### SELECTED PASSAGE ###

Completely Ripping the Runtime out of D

Update: a lot of this information is already outdated (good news!). See my latest update, and my second update.

Most high level languages are built as a layer on top of C. That includes out-of-the-box D, but it doesn’t have to be that way: D is a plausible candidate for a “better C”. I think this is a pretty cool idea, so I’ve been experimenting with it to see what’s possible. The dmd compiler (and very soon the ldc2 compiler) has a -betterC command line flag that’s intended to remove dependencies on the D runtime. Unfortunately, it’s still extremely rudimentary — the docs only promise it “omit[s] generating some runtime information and helper functions” — so in practice it’s hard to write non-trivial D code without getting runtime dependencies, even if you don’t need them in theory.

With a little linker hacking, it’s possible to rip these unnecessary dependencies out of compiled D code. As an example, I’ll completely remove all references to the D runtime out of some compiled D code so that it can link directly to some C, as if it were C code to begin with.

Disclaimers

I consider this an experimental hack until there’s more official compiler support. I just hope it helps more D programmers experiment with the better C concept, so that we can develop an even better better C :)

Also, the D runtime appears in recurring flamewars about D, so I’ll have to say it: I think the runtime is okay for most applications. It just might be necessary to remove it when doing certain types of systems programming. Even then, there are useful compromises between the extremes of “no D runtime” and “full D runtime”.

And if you’ve found this page after searching for a linker error you got compiling some normal D code, sorry, this probably won’t be your solution. I recommend asking on the Dlang forums instead.

Finally, I’m doing this with dmd, on a 64b GNU/Linux system with PIC and stack canaries. Other systems will be similar because the D ABI is reasonably well specced out (especially compared to C++’s ABI) but some things might still not be portable.

###

AIM OF THE EXERCISE
Set down, word for word, the part of the article on removing the D runtime that starts at "And if you’ve" and ends after "Dlang forums instead.".

### SUPPLIED ENTRIES ###

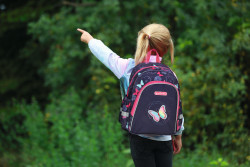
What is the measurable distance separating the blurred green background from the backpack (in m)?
2.10

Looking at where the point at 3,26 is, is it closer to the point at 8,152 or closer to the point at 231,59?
the point at 8,152

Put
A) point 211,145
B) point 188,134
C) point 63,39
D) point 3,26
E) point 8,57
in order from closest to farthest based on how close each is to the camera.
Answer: point 211,145
point 188,134
point 63,39
point 3,26
point 8,57

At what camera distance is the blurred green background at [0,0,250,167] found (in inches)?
191

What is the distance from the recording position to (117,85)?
6512 mm

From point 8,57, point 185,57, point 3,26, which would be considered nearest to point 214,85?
point 185,57

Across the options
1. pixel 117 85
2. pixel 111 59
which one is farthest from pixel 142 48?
pixel 117 85

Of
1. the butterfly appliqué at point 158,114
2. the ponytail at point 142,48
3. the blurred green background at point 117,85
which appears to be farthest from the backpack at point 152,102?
the blurred green background at point 117,85

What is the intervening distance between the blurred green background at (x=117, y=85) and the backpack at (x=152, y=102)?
6.88ft

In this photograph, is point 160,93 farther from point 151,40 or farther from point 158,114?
point 151,40

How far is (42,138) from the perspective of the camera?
5695 mm

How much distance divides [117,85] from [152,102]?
433 centimetres

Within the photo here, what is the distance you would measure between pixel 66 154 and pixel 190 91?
2333 millimetres

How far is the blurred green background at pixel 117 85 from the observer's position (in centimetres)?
486

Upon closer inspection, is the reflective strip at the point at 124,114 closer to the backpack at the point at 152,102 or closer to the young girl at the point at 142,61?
the backpack at the point at 152,102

###

COMPLETE RESPONSE
And if you’ve found this page after searching for a linker error you got compiling some normal D code, sorry, this probably won’t be your solution. I recommend asking on the Dlang forums instead.